**Excerpted text**:
---

Fidelity and faithfulness are qualities which are less admired today than previously, but in the case of objective graphics a forthright and unembarrassed use of both terms should be encouraged at all times. This is partly desirable for historical reasons, since as far back as 1828 we find Nicéphore Nièpce, the man who first obtained and fixed a camera image, proclaiming his intention to “copy nature with the greatest fidelity”.7 But it is also appropriate, despite an uncompromisingly technical foundation, and a vocabulary of things like “linearity” and “time-base stability” and “frequency response”, because the precise modern concept of high fidelity really incorporates the older, vaguer, nineteenth century one.
The effect of measures like frequency response is to make exact and explicit the implicitly quantitative nature of old-fashioned “exclamatory” fidelity—what might be called the fidelity of the “aha!” response. The “aha!” response is determined by the frequency response, and it can be heard today every time two photographs or films or radio-telescopic pictures or sound or videotapes are compared and one of them is found to contain incomparably more and clearer detail than the other. In objective graphics the Law of More is the law of their evolution.

---

**Information provided**:
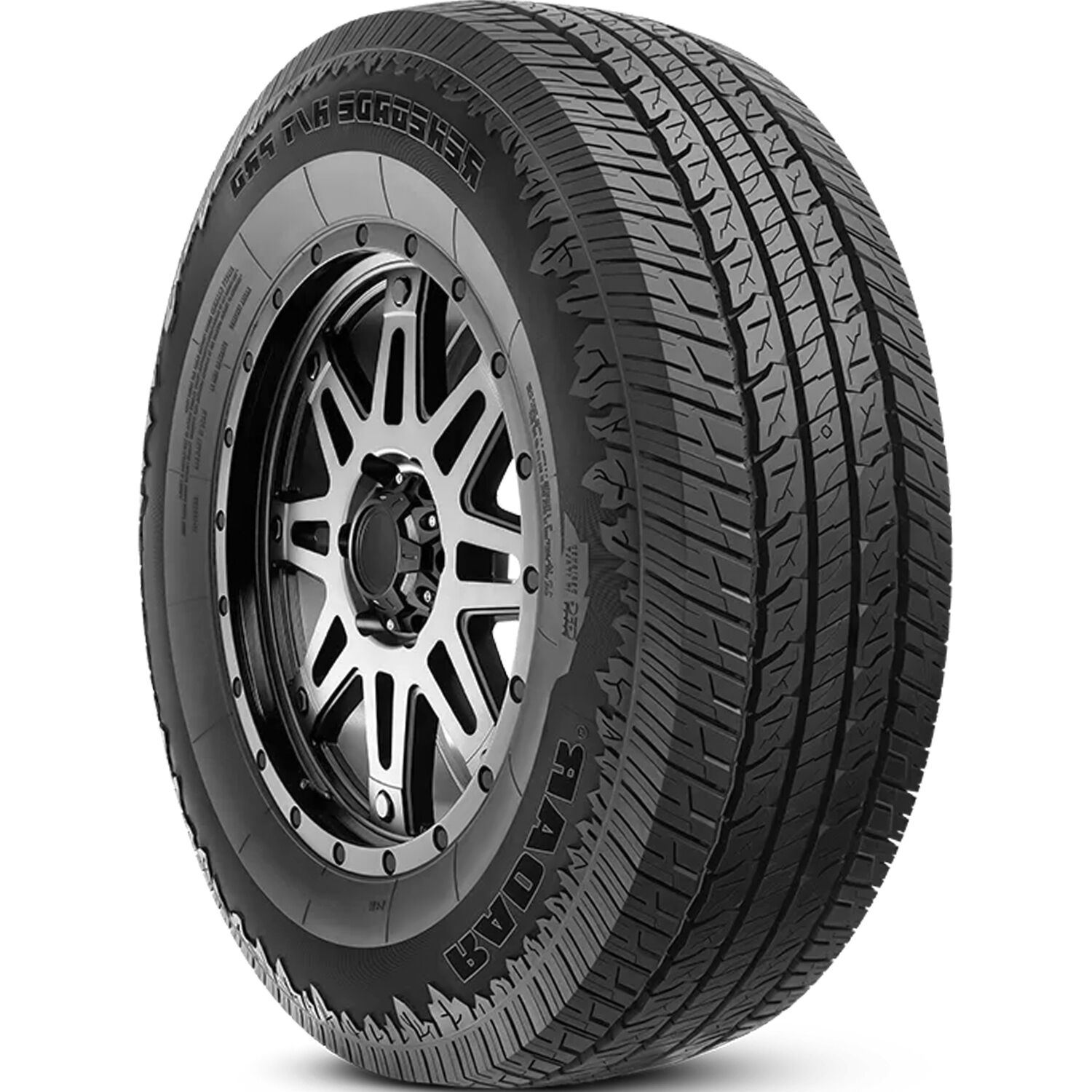 Set Of 4 Radar Renegade H/T Pro 265/65R17 112H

---

**Questions on the material**:
a - Decide whether each statement agrees with the passage on fidelity, answering yes or no and quoting the deciding words: (i) Nièpce stated in 1828 that he meant to copy nature with the greatest fidelity; (ii) the modern concept of high fidelity replaces the nineteenth-century one and leaves it behind; (iii) the "aha!" response is determined by the frequency response.
b - According to the passage on fidelity, what law governs the evolution of objective graphics?
c - Please resume the passage on fidelity, starting after its final sentence.

**List of answers**:
a -
(i) Yes: "as far back as 1828 we find Nicéphore Nièpce, the man who first obtained and fixed a camera image, proclaiming his intention to “copy nature with the greatest fidelity”"
(ii) No: "the precise modern concept of high fidelity really incorporates the older, vaguer, nineteenth century one"
(iii) Yes: "The “aha!” response is determined by the frequency response"

b - The Law of More.

c -
The Law of More insists that if an astronomer is given a choice between two radio telescopes he is bound to prefer the one giving most detail, just as it requires that any ordinary photographer should choose the sharper of two lenses. Whether the available detail is used is another matter. It is of course true that the astronomer may elect to display his data in deliberately coarsened aggregates, just as the local photographer may not always want to use the finest resolution of his lens in the final prints. To take a famous example, when Julia Margaret Cameron softened the focus on such portraits as her head of Sir John Herschel, turning the astronomer’s hair into a corona of solar flares, she pioneered a technique used by numerous cameramen to spiritualise the flesh of Hollywood stars.8
But this only goes to show the mutual antipathy of objective and subjective graphics. And in the resulting fog of soft-focussed spirituality it is important not to lose sight of the main issue. This is that the capacity of one instrument to get more detail than another, and the “disposition” or “potentiality” of these details to represent objects (whether or not this capacity is realised), is what guarantees that it will be the most sought-after instrument in its field. For a man who wants to find out what there is in the world, rather than what he has in his mind, the most highly prized instrument is the one which represents with the highest fidelity physical states of affairs.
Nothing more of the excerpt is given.